• [INSTRUCTIONS TO FOLLOW]: Copy out every line of the material below, word for word and in the same order.

• [PROVIDED DATA]:
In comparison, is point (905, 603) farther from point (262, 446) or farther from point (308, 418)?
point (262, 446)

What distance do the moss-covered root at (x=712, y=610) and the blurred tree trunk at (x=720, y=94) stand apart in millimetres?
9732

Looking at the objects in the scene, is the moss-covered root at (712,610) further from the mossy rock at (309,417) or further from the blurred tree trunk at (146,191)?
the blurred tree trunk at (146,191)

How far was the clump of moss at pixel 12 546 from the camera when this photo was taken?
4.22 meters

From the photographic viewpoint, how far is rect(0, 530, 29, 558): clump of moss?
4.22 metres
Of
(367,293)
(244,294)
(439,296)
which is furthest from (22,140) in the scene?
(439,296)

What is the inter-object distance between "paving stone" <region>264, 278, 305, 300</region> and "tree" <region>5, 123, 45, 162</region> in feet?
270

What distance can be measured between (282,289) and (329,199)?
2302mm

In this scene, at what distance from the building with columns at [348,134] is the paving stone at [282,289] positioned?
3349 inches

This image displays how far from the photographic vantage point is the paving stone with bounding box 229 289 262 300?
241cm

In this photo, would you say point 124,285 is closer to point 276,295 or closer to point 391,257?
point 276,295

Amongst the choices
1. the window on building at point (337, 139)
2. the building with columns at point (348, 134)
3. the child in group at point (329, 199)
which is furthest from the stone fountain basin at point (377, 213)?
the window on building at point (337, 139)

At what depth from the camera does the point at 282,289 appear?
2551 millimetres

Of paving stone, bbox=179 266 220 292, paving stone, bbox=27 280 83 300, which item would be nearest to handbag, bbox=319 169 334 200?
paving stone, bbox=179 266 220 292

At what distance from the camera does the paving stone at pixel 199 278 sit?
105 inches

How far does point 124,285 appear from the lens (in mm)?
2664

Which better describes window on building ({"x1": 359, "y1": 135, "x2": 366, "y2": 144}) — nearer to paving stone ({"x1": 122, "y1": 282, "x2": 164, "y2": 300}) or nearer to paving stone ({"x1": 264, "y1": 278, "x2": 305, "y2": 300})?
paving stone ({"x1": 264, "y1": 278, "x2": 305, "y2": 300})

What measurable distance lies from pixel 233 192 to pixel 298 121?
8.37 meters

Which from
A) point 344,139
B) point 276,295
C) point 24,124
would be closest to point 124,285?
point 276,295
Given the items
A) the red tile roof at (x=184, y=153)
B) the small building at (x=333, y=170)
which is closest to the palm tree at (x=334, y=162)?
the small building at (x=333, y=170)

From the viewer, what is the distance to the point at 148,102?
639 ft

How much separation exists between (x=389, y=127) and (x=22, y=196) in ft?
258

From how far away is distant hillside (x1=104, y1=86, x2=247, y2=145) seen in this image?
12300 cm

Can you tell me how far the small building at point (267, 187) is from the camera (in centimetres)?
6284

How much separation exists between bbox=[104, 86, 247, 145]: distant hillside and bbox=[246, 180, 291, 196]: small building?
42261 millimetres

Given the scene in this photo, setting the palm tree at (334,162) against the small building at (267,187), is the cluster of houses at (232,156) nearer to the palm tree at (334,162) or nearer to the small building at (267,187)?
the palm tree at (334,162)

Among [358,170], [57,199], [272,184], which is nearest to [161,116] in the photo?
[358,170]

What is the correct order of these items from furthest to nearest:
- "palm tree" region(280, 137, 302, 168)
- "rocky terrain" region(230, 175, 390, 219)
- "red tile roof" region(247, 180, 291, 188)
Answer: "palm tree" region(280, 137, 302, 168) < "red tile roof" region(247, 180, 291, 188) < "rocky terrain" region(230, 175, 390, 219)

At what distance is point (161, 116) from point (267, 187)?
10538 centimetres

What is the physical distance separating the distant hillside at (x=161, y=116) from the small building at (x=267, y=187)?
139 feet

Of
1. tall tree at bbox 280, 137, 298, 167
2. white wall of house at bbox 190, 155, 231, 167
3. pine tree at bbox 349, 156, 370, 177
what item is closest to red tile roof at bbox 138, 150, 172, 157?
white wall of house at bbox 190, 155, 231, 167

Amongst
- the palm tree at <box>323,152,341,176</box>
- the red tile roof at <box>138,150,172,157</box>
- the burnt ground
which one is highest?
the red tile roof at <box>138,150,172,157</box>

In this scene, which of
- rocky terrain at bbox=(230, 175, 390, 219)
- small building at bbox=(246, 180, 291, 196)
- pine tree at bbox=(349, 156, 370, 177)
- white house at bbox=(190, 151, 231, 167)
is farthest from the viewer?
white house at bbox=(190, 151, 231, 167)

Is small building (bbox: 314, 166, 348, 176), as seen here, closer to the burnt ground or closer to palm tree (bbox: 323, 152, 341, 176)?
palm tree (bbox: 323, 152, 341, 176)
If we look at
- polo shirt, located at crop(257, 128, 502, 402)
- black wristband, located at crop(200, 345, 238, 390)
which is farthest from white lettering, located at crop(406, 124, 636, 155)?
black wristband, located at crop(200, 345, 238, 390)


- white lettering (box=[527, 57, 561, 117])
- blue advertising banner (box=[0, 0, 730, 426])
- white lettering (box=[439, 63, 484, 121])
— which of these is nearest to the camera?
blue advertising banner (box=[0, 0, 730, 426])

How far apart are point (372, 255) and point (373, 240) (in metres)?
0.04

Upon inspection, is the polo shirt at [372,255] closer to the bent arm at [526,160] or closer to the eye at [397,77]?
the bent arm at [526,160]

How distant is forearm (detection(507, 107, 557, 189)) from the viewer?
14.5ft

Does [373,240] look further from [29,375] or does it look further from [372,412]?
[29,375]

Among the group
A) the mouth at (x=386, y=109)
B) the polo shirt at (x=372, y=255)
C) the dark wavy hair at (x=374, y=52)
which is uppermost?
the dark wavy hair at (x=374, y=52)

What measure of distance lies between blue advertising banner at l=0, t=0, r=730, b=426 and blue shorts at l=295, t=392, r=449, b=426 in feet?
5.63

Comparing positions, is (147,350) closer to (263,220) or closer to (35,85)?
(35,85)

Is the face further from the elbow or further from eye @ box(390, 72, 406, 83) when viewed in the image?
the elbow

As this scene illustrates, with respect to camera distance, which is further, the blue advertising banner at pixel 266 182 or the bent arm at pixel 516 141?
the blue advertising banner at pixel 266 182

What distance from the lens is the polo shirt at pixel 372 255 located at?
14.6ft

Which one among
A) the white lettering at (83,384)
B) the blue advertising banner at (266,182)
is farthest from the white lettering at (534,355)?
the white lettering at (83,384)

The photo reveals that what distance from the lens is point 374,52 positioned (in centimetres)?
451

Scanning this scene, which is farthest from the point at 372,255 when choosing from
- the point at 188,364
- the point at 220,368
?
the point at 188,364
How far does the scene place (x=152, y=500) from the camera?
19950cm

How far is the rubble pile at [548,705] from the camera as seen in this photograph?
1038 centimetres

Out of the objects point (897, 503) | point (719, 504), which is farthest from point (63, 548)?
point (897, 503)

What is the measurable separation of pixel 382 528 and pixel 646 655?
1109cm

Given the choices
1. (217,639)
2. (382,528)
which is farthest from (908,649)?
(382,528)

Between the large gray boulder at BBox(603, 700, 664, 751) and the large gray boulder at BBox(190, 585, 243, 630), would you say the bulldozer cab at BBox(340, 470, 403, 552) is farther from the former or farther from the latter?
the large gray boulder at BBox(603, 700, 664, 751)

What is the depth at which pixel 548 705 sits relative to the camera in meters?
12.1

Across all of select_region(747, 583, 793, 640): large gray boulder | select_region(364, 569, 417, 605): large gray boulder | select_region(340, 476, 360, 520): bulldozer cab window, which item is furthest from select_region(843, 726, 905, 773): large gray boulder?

• [WORKED ANSWER]:
In comparison, is point (905, 603) farther from point (262, 446) or farther from point (308, 418)?
point (262, 446)

What distance do the moss-covered root at (x=712, y=610) and the blurred tree trunk at (x=720, y=94) stand apart in millimetres?
9732

Looking at the objects in the scene, is the moss-covered root at (712,610) further from the mossy rock at (309,417) or further from the blurred tree trunk at (146,191)?
the blurred tree trunk at (146,191)

How far was the clump of moss at pixel 12 546 from the camera when this photo was taken?
4.22 meters

From the photographic viewpoint, how far is rect(0, 530, 29, 558): clump of moss?
4.22 metres
Of
(367,293)
(244,294)
(439,296)
which is furthest from (22,140) in the scene?
(439,296)

What is the inter-object distance between "paving stone" <region>264, 278, 305, 300</region> and "tree" <region>5, 123, 45, 162</region> in feet?
270

What distance can be measured between (282,289) and (329,199)?
2302mm

In this scene, at what distance from the building with columns at [348,134] is the paving stone at [282,289] positioned?
3349 inches

This image displays how far from the photographic vantage point is the paving stone with bounding box 229 289 262 300?
241cm

In this photo, would you say point 124,285 is closer to point 276,295 or closer to point 391,257?
point 276,295

Amongst the choices
1. the window on building at point (337, 139)
2. the building with columns at point (348, 134)
3. the child in group at point (329, 199)
which is furthest from the stone fountain basin at point (377, 213)?
the window on building at point (337, 139)

At what depth from the camera does the point at 282,289 appear?
2551 millimetres

Of paving stone, bbox=179 266 220 292, paving stone, bbox=27 280 83 300, which item would be nearest to handbag, bbox=319 169 334 200?
paving stone, bbox=179 266 220 292

At what distance from the camera does the paving stone at pixel 199 278 sit?
105 inches

How far does point 124,285 appear from the lens (in mm)?
2664

Which better describes window on building ({"x1": 359, "y1": 135, "x2": 366, "y2": 144}) — nearer to paving stone ({"x1": 122, "y1": 282, "x2": 164, "y2": 300}) or nearer to paving stone ({"x1": 264, "y1": 278, "x2": 305, "y2": 300})?
paving stone ({"x1": 264, "y1": 278, "x2": 305, "y2": 300})

What measurable distance lies from pixel 233 192 to pixel 298 121?
8.37 meters

Which from
A) point 344,139
B) point 276,295
C) point 24,124
would be closest to point 124,285?
point 276,295
Given the items
A) the red tile roof at (x=184, y=153)
B) the small building at (x=333, y=170)
which is closest to the palm tree at (x=334, y=162)?
the small building at (x=333, y=170)

From the viewer, what is the distance to the point at 148,102?
639 ft

How much separation exists between (x=389, y=127) and (x=22, y=196) in ft?
258

From how far away is distant hillside (x1=104, y1=86, x2=247, y2=145) seen in this image?
12300 cm

Can you tell me how far the small building at point (267, 187) is from the camera (in centimetres)?
6284

How much separation exists between bbox=[104, 86, 247, 145]: distant hillside and bbox=[246, 180, 291, 196]: small building?
42261 millimetres

Given the scene in this photo, setting the palm tree at (334,162) against the small building at (267,187), is the cluster of houses at (232,156) nearer to the palm tree at (334,162) or nearer to the small building at (267,187)?
the palm tree at (334,162)

Among [358,170], [57,199], [272,184], which is nearest to [161,116] in the photo?
[358,170]

What is the correct order of these items from furthest to nearest:
- "palm tree" region(280, 137, 302, 168)
- "rocky terrain" region(230, 175, 390, 219)
- "red tile roof" region(247, 180, 291, 188)
Answer: "palm tree" region(280, 137, 302, 168) < "red tile roof" region(247, 180, 291, 188) < "rocky terrain" region(230, 175, 390, 219)

At what distance is point (161, 116) from point (267, 187)?
10538 centimetres

What is the physical distance separating the distant hillside at (x=161, y=116) from the small building at (x=267, y=187)?
139 feet

Of
1. tall tree at bbox 280, 137, 298, 167
2. white wall of house at bbox 190, 155, 231, 167
3. pine tree at bbox 349, 156, 370, 177
what item is closest to red tile roof at bbox 138, 150, 172, 157?
white wall of house at bbox 190, 155, 231, 167

Amongst
- the palm tree at <box>323,152,341,176</box>
- the red tile roof at <box>138,150,172,157</box>
- the burnt ground
which one is highest?
the red tile roof at <box>138,150,172,157</box>

In this scene, which of
- rocky terrain at bbox=(230, 175, 390, 219)
- small building at bbox=(246, 180, 291, 196)
- pine tree at bbox=(349, 156, 370, 177)
- white house at bbox=(190, 151, 231, 167)
is farthest from the viewer?
white house at bbox=(190, 151, 231, 167)

Is small building (bbox: 314, 166, 348, 176), as seen here, closer to the burnt ground or closer to palm tree (bbox: 323, 152, 341, 176)?
palm tree (bbox: 323, 152, 341, 176)
If we look at
- polo shirt, located at crop(257, 128, 502, 402)
- black wristband, located at crop(200, 345, 238, 390)
which is farthest from white lettering, located at crop(406, 124, 636, 155)?
black wristband, located at crop(200, 345, 238, 390)


- white lettering (box=[527, 57, 561, 117])
- blue advertising banner (box=[0, 0, 730, 426])
- white lettering (box=[439, 63, 484, 121])
— which of these is nearest to the camera?
blue advertising banner (box=[0, 0, 730, 426])

How far apart are point (372, 255) and point (373, 240) (in metres)?
0.04

Upon inspection, is the polo shirt at [372,255] closer to the bent arm at [526,160] or closer to the eye at [397,77]?
the bent arm at [526,160]

How distant is forearm (detection(507, 107, 557, 189)) from the viewer?
14.5ft

Does [373,240] look further from [29,375] or does it look further from [372,412]?
[29,375]

Among the group
A) the mouth at (x=386, y=109)
B) the polo shirt at (x=372, y=255)
C) the dark wavy hair at (x=374, y=52)
which is uppermost?
the dark wavy hair at (x=374, y=52)

What measure of distance lies between blue advertising banner at l=0, t=0, r=730, b=426 and blue shorts at l=295, t=392, r=449, b=426 in feet?
5.63

Comparing positions, is (147,350) closer to (263,220) or closer to (35,85)?
(35,85)

Is the face further from the elbow or further from eye @ box(390, 72, 406, 83) when viewed in the image?
the elbow

As this scene illustrates, with respect to camera distance, which is further, the blue advertising banner at pixel 266 182 or the bent arm at pixel 516 141?
the blue advertising banner at pixel 266 182

What distance from the lens is the polo shirt at pixel 372 255 located at?
14.6ft

Which one among
A) the white lettering at (83,384)
B) the blue advertising banner at (266,182)
is farthest from the white lettering at (534,355)?
the white lettering at (83,384)

The photo reveals that what distance from the lens is point 374,52 positioned (in centimetres)?
451

Scanning this scene, which is farthest from the point at 372,255 when choosing from
- the point at 188,364
- the point at 220,368
?
the point at 188,364
How far does the scene place (x=152, y=500) from the camera?
19950cm

How far is the rubble pile at [548,705] from the camera as seen in this photograph?
1038 centimetres

Out of the objects point (897, 503) | point (719, 504), which is farthest from point (63, 548)?
point (897, 503)

What is the measurable separation of pixel 382 528 and pixel 646 655?
1109cm

Given the choices
1. (217,639)
2. (382,528)
which is farthest from (908,649)?
(382,528)

Between the large gray boulder at BBox(603, 700, 664, 751) and the large gray boulder at BBox(190, 585, 243, 630), would you say the bulldozer cab at BBox(340, 470, 403, 552) is farther from the former or farther from the latter?
the large gray boulder at BBox(603, 700, 664, 751)

What is the depth at which pixel 548 705 sits relative to the camera in meters?
12.1

Across all of select_region(747, 583, 793, 640): large gray boulder | select_region(364, 569, 417, 605): large gray boulder | select_region(340, 476, 360, 520): bulldozer cab window, which item is furthest from select_region(843, 726, 905, 773): large gray boulder?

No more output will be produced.